Yorgunluğa karşı bağışıklığı güçlendirmek şarttır. Eğer kişinin bağışıklığı güçlüyse, mevsimine göre yeterli ve dengeli, düzenli besleniyorsa, uykusuna dikkat ediyorsa çevresindekiler hasta olsa bile sağlığını koruyabilir. Çünkü bağışıklık düşünce hastalıklar yakamıza yapışıyor.

 

Ofiste 15 dakikalık siesta ile dinlenebilirsiniz

Kronik yorgunluğa karşı en iyi ilaç tatile çıkmaktır. Uzaklara değil, birkaç günlüğüne de olsa kent dışına kaçın.

* Sabahları açıkhavada aç karnına en az 5 dakikalık yürüyüşler yapmayı alışkanlık haline getirin.

* Her sabah 10-15 dakika aç karnına jimnastik yapın.

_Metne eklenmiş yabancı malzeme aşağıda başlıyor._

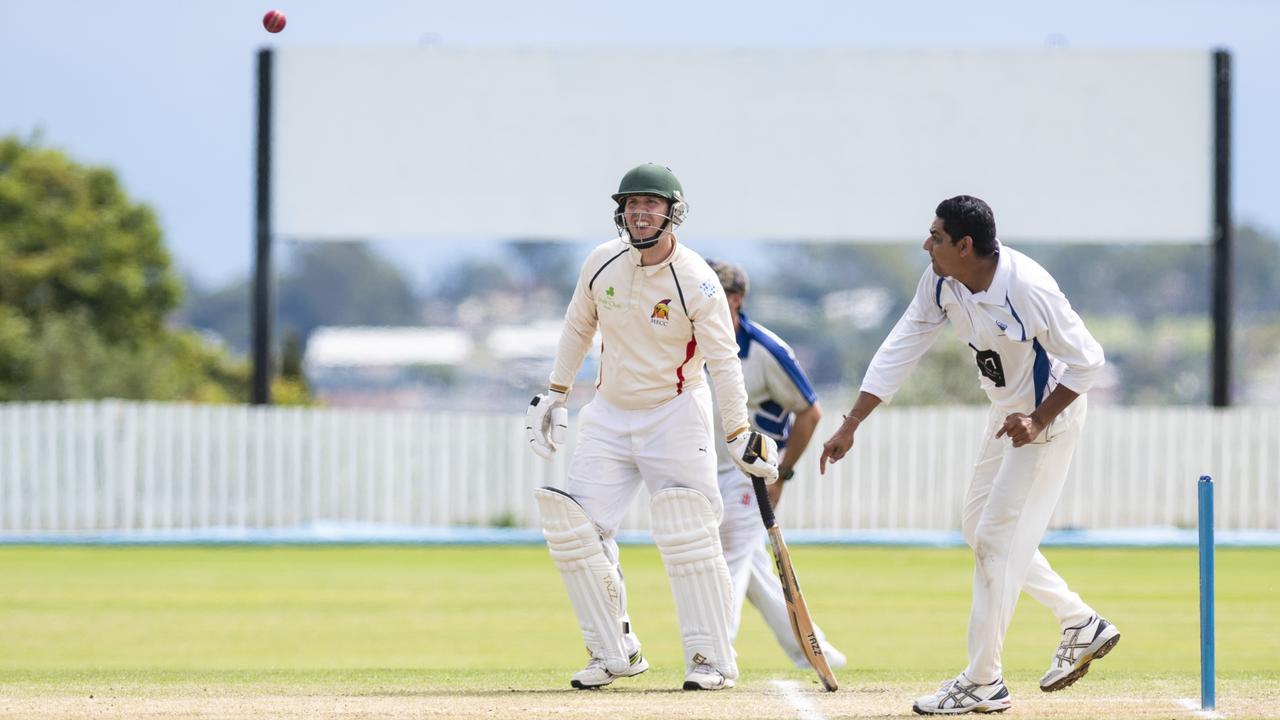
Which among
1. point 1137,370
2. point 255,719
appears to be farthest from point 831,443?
point 1137,370

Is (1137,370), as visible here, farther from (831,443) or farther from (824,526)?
(831,443)

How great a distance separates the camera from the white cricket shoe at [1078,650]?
7609 millimetres

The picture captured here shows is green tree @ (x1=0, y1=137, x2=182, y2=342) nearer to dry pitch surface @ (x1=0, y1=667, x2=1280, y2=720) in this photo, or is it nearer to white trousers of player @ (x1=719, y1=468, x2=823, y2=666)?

* Sofranızdan meyve ve sebzeyi eksik etmeyin. Sevmeseniz de mevsimin özelliğini taşıyan meyve ve sebzelerin bütün çeşitlerinden bol miktarda yiyin.

* Baharda da kışın da vücudun daha çok vitamin ve minerale ihtiyacı oluyor. Özellikle de B ve C vitaminleri ve potasyuma... B ve C vitaminleri sebze ve meyvelerde, potasyum da domates, patates ve kayısıda bol miktarda bulunuyor.

* Günde 3 litre su için. Yemek yemeden ve yatmadan önce azar azar içerek vücudunuza ihtiyacı olan suyu sağlayın.

* Uyku ritmine dikkat edin. Uyumadan önce bir film seyredin. Çok uyuyarak çok dinlenemezsiniz. Sekiz saatlik uyku düzenine uyun. Gündüz yorgunluğuna karşı 15 dakikalık siestalar çok etkilidir.

BİR AY BEKLEYİN!
* Yorgunluğunuz bir aydır devam ediyorsa doktora başvurun.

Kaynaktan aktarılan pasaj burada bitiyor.